En temelden başlayalım: binalar, top­lam enerji tüketiminin yaklaşık üç­te birini oluşturuyor. Isıtma, soğutma, aydınlatma, su kullanımı gibi unsurlar nedeniyle binaların doğrudan ve dolay­lı karbon emisyonları oldukça yüksek. İşte bu noktada, İklim Kanunu enerji verimliliği düşük yapı stokunu bir so­run olarak tanımlıyor. Dolayısıyla kar­bon salımı yüksek, yalıtımsız, verim­siz yapıların da dönüşüme konu olması gündemde.

Yeni yapılacak konutlarda pasif ener­ji tasarımı, güneş ışığından maksimum yararlanma, doğal havalandırma, hatta yenilenebilir enerji sistemlerinin en­tegrasyonu gibi uygulamalar zorunlu­luk haline gelecek. Bundan sonraki sü­reçte, proje bazlı karbon ayak izinin he­saplanması, büyük ölçekli yatırımlarda emisyon izinlerinin devreye girmesi ve yeşil sertifikaların yaygınlaşması kaçı­nılmaz.

Bireyler için risk ceza değil, değer kaybı…

Burada bireyler açısından şu nokta­nın altını çizmek gerekir: İklim Kanu­nu, bireysel konut sahiplerine doğru­dan ceza ya da vergi yüklemiyor. Emis­yon Ticaret Sistemi yalnızca enerji ve sanayi tesislerini kapsıyor. Ancak do­laylı etkiler, örneğin konut değerleme­si, kredi koşulları ya da ruhsat süreçle­rinde çok daha görünür hale gelebilir; özellikle Ocak 2025’te kabul edilen ye­ni uluslararası değerleme standartla­rının odak noktasında da bu var. Kısa­cası, düşük enerji performanslı yapılar ekonomik anlamda da değer kaybetme­ye başlayacak.

Kentsel dönüşüm ve finansman modelleri yeniden şekillenecek…

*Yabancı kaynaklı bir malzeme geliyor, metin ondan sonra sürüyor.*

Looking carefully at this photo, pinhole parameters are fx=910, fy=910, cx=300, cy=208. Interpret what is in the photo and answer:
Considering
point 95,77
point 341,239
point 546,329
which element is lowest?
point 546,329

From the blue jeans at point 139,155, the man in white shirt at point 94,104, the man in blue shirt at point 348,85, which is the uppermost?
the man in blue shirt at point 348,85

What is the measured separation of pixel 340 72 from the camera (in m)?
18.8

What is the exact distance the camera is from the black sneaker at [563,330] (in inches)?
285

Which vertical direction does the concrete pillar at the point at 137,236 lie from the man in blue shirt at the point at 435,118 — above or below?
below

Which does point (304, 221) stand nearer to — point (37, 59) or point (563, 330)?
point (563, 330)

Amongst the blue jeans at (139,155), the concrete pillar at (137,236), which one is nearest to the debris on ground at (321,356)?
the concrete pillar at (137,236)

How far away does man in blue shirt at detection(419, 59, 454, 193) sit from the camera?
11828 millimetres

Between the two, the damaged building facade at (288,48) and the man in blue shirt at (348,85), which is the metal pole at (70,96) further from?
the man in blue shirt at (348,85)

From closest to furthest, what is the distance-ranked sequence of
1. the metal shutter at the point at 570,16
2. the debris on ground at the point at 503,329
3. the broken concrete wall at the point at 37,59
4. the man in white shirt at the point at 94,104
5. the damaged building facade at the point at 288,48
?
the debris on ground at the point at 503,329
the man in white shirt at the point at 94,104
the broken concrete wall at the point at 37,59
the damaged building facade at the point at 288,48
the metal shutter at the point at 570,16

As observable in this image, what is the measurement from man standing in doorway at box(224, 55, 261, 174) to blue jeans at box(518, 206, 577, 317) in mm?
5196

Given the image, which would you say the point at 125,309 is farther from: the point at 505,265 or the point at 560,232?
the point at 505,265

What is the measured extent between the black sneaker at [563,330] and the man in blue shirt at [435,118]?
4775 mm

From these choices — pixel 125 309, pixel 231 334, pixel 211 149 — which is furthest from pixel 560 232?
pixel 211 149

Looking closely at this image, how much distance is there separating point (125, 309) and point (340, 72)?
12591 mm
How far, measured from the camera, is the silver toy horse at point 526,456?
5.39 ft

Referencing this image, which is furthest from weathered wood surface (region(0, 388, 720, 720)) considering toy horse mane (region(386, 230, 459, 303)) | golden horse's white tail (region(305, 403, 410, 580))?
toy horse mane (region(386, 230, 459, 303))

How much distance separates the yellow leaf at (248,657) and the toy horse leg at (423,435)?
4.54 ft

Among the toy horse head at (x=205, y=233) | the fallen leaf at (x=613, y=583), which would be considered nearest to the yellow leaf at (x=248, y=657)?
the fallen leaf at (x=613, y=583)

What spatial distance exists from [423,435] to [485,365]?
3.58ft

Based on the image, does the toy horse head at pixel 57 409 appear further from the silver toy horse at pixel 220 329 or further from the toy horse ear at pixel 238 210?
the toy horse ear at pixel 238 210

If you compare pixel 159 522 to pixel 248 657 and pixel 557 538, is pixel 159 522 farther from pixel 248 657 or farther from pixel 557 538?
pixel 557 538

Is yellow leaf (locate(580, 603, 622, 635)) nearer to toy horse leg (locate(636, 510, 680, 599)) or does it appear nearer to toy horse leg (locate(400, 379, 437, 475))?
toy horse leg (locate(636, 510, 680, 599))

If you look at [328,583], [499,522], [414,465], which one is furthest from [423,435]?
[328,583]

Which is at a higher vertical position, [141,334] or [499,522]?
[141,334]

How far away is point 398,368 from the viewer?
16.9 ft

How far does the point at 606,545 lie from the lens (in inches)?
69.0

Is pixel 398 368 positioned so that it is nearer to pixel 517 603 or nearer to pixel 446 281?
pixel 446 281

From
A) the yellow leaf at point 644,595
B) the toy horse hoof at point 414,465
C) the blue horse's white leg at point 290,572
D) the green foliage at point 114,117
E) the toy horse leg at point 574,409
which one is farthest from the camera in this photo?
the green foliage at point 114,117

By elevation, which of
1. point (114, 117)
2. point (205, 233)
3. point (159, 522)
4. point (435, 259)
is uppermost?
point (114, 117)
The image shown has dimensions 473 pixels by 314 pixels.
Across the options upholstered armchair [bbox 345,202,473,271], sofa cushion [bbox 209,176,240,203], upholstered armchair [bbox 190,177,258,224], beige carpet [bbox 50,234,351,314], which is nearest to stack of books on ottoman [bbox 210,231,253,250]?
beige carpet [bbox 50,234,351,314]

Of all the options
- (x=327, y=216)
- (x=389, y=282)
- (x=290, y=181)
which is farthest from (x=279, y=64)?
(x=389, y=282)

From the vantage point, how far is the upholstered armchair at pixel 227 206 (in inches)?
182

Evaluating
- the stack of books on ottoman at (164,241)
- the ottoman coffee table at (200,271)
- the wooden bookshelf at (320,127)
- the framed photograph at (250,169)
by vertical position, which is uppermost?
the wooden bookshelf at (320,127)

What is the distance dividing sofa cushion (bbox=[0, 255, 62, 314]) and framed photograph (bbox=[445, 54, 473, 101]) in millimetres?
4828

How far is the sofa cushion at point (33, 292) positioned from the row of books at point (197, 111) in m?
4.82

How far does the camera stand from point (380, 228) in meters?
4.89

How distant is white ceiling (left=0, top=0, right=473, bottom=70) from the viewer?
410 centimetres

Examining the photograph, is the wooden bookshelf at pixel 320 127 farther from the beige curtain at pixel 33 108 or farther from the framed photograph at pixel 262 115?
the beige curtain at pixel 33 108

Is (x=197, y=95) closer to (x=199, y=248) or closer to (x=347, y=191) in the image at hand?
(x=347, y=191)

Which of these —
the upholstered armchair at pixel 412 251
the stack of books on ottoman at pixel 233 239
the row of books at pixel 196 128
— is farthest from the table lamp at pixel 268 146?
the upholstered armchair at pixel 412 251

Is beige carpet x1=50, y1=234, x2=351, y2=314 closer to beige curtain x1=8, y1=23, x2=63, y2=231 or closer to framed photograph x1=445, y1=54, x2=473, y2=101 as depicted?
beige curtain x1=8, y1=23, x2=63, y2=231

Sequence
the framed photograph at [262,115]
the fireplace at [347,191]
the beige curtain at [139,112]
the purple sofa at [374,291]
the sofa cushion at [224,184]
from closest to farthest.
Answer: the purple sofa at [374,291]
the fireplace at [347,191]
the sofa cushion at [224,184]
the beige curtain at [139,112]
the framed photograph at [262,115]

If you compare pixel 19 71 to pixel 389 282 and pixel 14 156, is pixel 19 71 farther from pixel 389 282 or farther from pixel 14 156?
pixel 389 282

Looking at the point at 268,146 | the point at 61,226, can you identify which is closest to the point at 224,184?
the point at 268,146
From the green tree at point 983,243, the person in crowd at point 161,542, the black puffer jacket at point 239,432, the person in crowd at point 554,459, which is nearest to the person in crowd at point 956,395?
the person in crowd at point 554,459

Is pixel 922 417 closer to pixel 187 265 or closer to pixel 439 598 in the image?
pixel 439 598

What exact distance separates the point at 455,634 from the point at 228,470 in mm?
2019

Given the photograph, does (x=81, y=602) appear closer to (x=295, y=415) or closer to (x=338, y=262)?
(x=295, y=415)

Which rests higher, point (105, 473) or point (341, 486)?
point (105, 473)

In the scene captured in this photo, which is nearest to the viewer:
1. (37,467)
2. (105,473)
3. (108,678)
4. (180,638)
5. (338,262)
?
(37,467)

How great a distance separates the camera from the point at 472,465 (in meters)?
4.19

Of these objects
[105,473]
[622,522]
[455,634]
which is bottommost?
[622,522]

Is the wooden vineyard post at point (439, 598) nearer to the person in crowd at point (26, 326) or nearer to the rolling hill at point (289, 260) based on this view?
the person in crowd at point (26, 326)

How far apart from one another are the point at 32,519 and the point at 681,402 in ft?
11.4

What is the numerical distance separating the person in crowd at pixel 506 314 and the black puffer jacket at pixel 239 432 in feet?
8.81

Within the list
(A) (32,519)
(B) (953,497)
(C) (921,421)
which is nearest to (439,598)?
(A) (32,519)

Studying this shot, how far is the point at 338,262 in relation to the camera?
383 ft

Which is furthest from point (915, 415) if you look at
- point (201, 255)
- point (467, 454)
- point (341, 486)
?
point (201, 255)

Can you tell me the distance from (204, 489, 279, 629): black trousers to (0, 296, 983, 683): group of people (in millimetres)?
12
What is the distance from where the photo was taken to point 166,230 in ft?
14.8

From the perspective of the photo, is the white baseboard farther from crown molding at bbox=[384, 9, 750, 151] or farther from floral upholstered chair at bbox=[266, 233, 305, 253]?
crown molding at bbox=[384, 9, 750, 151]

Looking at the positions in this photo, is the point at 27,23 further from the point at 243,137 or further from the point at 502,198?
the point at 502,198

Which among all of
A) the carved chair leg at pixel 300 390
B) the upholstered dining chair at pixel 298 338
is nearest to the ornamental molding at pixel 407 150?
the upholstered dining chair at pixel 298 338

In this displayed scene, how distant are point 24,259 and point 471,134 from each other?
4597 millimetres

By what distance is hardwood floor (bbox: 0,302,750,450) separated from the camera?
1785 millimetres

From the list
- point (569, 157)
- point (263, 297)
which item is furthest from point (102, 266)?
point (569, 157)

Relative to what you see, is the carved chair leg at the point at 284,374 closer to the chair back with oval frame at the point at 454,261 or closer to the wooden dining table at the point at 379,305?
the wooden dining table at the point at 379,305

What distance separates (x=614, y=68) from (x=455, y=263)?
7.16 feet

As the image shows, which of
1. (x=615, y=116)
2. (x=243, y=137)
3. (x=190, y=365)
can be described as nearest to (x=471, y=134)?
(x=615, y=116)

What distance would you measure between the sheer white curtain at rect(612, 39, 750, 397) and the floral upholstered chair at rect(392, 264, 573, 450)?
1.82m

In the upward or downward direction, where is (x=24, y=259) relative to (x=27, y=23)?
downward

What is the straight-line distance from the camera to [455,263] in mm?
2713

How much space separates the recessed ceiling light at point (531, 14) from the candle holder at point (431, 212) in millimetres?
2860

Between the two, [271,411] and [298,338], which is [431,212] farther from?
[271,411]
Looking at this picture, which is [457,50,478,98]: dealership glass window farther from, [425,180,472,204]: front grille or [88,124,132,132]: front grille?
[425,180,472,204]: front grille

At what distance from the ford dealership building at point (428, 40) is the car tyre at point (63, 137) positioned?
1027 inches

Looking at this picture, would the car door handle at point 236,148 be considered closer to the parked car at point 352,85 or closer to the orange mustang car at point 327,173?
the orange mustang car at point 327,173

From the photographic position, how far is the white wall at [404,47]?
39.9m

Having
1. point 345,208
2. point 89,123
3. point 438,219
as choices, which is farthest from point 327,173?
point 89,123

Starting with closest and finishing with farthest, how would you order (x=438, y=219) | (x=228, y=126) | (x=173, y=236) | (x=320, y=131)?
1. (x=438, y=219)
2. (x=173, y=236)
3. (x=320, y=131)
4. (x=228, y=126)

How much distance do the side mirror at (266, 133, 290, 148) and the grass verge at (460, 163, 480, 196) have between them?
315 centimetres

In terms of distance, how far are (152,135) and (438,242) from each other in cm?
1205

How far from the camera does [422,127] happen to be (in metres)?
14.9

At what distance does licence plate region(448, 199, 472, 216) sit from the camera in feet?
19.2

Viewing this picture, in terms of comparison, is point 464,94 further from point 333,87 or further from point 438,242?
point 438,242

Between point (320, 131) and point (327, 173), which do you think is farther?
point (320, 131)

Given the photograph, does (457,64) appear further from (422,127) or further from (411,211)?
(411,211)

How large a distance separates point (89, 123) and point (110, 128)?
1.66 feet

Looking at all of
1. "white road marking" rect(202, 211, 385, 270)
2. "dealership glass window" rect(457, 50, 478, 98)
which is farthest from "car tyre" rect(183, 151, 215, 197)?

Bu çerçevede kentsel dönüşüm po­litikaları da yeniden tanımlanmak zo­runda. Deprem güvenliğini merkeze alan klasik dönüşüm anlayışı, yerini karbon salımı düşük, çevreye duyarlı, enerji verimli yapıların üretildiği bir modele bırakacak. Kamu eliyle yürütü­len projelerde yeşil bina kriterlerinin, karbon ayak izi hesaplamalarının ve çevresel sertifikasyonların yer alması kaçınılmaz gibi duruyor.

Tabii bu dönüşümün finansal bir kar­şılığı da var. Enerji verimliliği yatırım­ları, iklim dostu malzeme kullanımı, yenilenebilir enerji entegrasyonu gi­bi uygulamalar ciddi maliyet kalemleri içeriyor. Bu nedenle yeşil konut kredile­ri, iklim tahvilleri ve sürdürülebilir yapı yatırımlarına özel teşvik mekanizmala­rı daha çok gündeme gelecek. Bankacı­lık ve sermaye piyasası bu alanda daha belirleyici aktör haline gelecektir de…

Sonuç olarak konut sektörü, artık sa­dece barınma değil; iklim uyumu, enerji verimliliği ve karbon azaltımı gibi hedef­lerin bir aracı olarak yeniden tanımlanı­yor. Bu dönüşümü yalnızca zorunluluk olarak değil, daha yaşanabilir ve dirençli kentler kurmak için bir fırsat olarak gör­mek gerekir diye düşünüyorum.